§ Challenge
Render the records below as a Markdown table with the columns Row and Line, giving each non-blank line its own numbered row. Leave the pictures out.

§ Rows
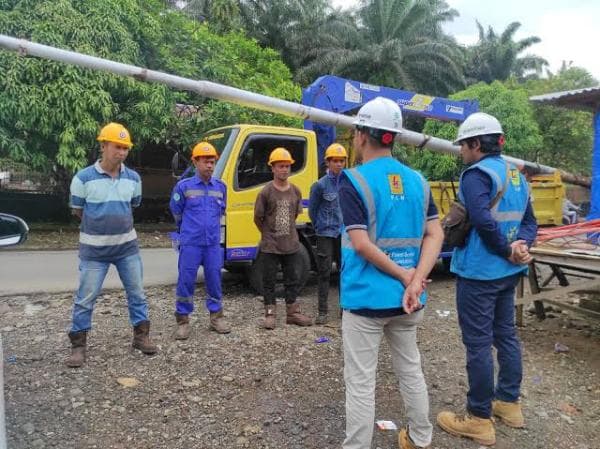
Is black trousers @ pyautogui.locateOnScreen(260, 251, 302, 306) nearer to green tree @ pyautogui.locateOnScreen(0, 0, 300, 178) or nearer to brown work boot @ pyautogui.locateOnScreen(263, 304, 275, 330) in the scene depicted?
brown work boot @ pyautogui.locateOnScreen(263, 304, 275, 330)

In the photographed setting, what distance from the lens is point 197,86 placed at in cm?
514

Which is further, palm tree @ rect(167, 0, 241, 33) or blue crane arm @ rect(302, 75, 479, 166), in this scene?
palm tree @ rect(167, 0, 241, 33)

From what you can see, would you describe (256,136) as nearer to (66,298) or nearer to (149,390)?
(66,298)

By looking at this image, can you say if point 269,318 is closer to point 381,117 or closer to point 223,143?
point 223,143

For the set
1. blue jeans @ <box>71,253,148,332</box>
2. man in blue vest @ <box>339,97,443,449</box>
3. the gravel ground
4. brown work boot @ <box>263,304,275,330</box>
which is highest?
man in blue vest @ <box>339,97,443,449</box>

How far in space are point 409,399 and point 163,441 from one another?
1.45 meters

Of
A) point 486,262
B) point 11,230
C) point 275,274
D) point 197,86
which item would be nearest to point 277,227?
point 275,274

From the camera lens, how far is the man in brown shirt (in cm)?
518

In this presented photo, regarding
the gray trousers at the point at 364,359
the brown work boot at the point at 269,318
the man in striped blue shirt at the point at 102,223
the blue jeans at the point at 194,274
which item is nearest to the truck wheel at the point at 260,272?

§ Reply to the exercise
| Row | Line |
|---|---|
| 1 | Is black trousers @ pyautogui.locateOnScreen(260, 251, 302, 306) nearer to green tree @ pyautogui.locateOnScreen(0, 0, 300, 178) or nearer to brown work boot @ pyautogui.locateOnScreen(263, 304, 275, 330) in the scene depicted? |
| 2 | brown work boot @ pyautogui.locateOnScreen(263, 304, 275, 330) |
| 3 | In the photographed setting, what distance from the lens is point 197,86 placed at in cm? |
| 4 | 514 |
| 5 | Which is further, palm tree @ rect(167, 0, 241, 33) or blue crane arm @ rect(302, 75, 479, 166), in this scene? |
| 6 | palm tree @ rect(167, 0, 241, 33) |
| 7 | From what you can see, would you describe (256,136) as nearer to (66,298) or nearer to (149,390)? |
| 8 | (66,298) |
| 9 | By looking at this image, can you say if point 269,318 is closer to point 381,117 or closer to point 223,143? |
| 10 | point 223,143 |
| 11 | For the set |
| 12 | 1. blue jeans @ <box>71,253,148,332</box> |
| 13 | 2. man in blue vest @ <box>339,97,443,449</box> |
| 14 | 3. the gravel ground |
| 15 | 4. brown work boot @ <box>263,304,275,330</box> |
| 16 | which is highest? |
| 17 | man in blue vest @ <box>339,97,443,449</box> |
| 18 | How far in space are point 409,399 and point 163,441 from one another? |
| 19 | 1.45 meters |
| 20 | Of |
| 21 | A) point 486,262 |
| 22 | B) point 11,230 |
| 23 | C) point 275,274 |
| 24 | D) point 197,86 |
| 25 | which item would be nearest to point 277,227? |
| 26 | point 275,274 |
| 27 | From the camera lens, how far is the man in brown shirt (in cm)? |
| 28 | 518 |
| 29 | In this presented photo, regarding |
| 30 | the gray trousers at the point at 364,359 |
| 31 | the brown work boot at the point at 269,318 |
| 32 | the man in striped blue shirt at the point at 102,223 |
| 33 | the blue jeans at the point at 194,274 |
| 34 | which item is nearest to the truck wheel at the point at 260,272? |